La bonne nouvelle est que la phase finale du marché baissier des actions américaines a commencé ; la mauvaise nouvelle est que cette phase sera très douloureuse.
Les tensions sur le système bancaire américain pourraient marquer le début de la fin du marché baissier pour les actions américaines, mais le processus sera douloureux.
Mardi, le « big short » de Wall Street et l’analyste de Morgan Stanley, Michael Wilson, ont écrit dans un rapport :
Alors que la Réserve fédérale/Federal Deposit Insurance Corporation (FDIC) vient à la rescousse du système bancaire, de nombreux investisseurs se demandent s’il s’agit d’une autre forme d’assouplissement quantitatif et prennent donc un risque.
Nous pensons que ce n’est pas le cas, car le resserrement des conditions de crédit pèse sur la croissance économique, ce qui marque plutôt le début de la fin du marché baissier.
Dans le même temps, Wilson a également souligné :
Le S&P 500 restera peu attractif jusqu'à ce que la prime de risque sur actions atteigne 400 points de base contre 230 points de base actuellement.

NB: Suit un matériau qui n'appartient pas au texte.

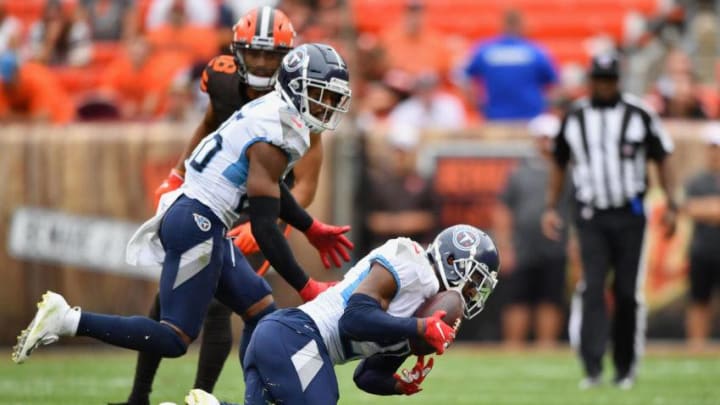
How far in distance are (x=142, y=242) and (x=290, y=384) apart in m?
1.18

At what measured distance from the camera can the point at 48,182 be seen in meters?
11.9

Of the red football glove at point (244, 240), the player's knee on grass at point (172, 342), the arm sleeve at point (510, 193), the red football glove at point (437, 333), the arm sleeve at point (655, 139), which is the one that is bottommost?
the arm sleeve at point (510, 193)

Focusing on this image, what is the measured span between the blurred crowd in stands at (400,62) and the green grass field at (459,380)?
4.63ft

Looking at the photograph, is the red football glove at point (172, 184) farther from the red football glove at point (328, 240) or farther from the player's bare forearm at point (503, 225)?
the player's bare forearm at point (503, 225)

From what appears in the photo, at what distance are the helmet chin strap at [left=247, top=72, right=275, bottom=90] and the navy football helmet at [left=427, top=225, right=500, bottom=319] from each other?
1408 millimetres

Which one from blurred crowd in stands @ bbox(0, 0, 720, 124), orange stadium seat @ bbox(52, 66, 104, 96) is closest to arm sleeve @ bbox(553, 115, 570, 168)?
blurred crowd in stands @ bbox(0, 0, 720, 124)

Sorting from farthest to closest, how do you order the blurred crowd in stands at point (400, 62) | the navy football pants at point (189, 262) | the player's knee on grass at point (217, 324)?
the blurred crowd in stands at point (400, 62) < the player's knee on grass at point (217, 324) < the navy football pants at point (189, 262)

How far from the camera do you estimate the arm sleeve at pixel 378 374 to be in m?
5.48

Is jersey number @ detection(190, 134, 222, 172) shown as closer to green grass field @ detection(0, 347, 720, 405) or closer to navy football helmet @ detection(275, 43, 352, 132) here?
navy football helmet @ detection(275, 43, 352, 132)

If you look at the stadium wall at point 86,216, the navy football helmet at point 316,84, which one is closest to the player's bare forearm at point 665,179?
the stadium wall at point 86,216

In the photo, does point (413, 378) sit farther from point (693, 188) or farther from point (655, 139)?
point (693, 188)

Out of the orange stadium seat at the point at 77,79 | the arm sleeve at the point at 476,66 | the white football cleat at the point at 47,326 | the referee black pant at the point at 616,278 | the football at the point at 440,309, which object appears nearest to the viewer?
the football at the point at 440,309

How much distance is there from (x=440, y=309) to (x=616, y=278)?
3.97m

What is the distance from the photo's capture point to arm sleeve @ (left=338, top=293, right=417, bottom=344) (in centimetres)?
508
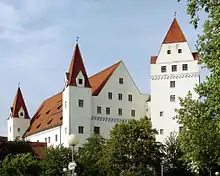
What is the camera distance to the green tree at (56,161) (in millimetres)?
56656

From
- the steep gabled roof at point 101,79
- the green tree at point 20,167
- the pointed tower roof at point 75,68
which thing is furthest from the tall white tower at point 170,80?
the green tree at point 20,167

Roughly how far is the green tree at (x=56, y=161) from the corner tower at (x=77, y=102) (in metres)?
11.7

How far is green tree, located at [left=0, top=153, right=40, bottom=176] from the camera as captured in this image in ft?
190

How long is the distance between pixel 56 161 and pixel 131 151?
8.03 m

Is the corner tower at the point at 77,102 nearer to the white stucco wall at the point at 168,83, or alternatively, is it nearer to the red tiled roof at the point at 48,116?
the red tiled roof at the point at 48,116

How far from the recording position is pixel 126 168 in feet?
176

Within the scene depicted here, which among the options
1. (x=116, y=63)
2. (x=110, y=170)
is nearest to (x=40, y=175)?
(x=110, y=170)

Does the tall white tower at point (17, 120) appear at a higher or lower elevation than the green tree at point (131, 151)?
higher

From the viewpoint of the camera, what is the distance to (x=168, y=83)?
73188 millimetres

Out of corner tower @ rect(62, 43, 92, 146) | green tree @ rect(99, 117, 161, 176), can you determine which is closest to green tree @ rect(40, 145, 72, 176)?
green tree @ rect(99, 117, 161, 176)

La phase finale d'un marché baissier peut être brutale, avec des cours boursiers qui chutent fortement à mesure que les primes de risque des actions montent en flèche, ce contre quoi il est difficile de se défendre dans son portefeuille.
Il convient de mentionner que Wilson est l'un des vendeurs à découvert les plus déterminés de Wall Street. Il a prédit avec précision la liquidation et le rebond des actions américaines en octobre de l'année dernière.
Le crédit se resserre fortement, la croissance se détériore considérablement
L'effondrement de la Silicon Valley Bank et la vente massive des actions du Crédit Suisse ont attisé les inquiétudes quant à la santé du système financier mondial et ébranlé les marchés. Les investisseurs évaluent actuellement l'impact de l'accord d'UBS pour acquérir le Crédit Suisse et attendent la décision de la Réserve fédérale sur les taux d'intérêt mercredi.
À cet égard, Wilson estime que c’est exactement ce à quoi aboutit un marché baissier : un catalyseur imprévu et évident avec le recul qui oblige les acteurs du marché à reconnaître ce qui les attend depuis le début.
Les turbulences persistantes dans le système bancaire inquiètent les investisseurs quant à la détérioration des perspectives de croissance dans un contexte de conditions de crédit restrictives, et les événements de la semaine dernière signifient que le risque d'un resserrement du crédit a considérablement augmenté. Cela pourrait être le catalyseur qui convaincra finalement les acteurs du marché que les attentes en matière de bénéfices sont trop élevées.
En outre, Wilson a également souligné qu'à l'approche de la saison des résultats, les analystes réduiraient considérablement leurs attentes en matière de bénéfices et les entreprises se préparaient également à abaisser considérablement leurs perspectives de bénéfices.
Il a recommandé d'investir dans des secteurs et des actions défensifs et à faible bêta, tout en avertissant que les grandes entreprises technologiques pourraient également être affectées par les problèmes de croissance.
Wilson n'est pas le seul analyste à prédire que le marché sera confronté à des temps difficiles à l'avenir. Le stratège de JPMorgan Chase, Marko Kolanovic, a également averti que le risque d'un « moment Minsky » avait augmenté et que le premier trimestre deviendrait le point culminant des actions américaines. cette année.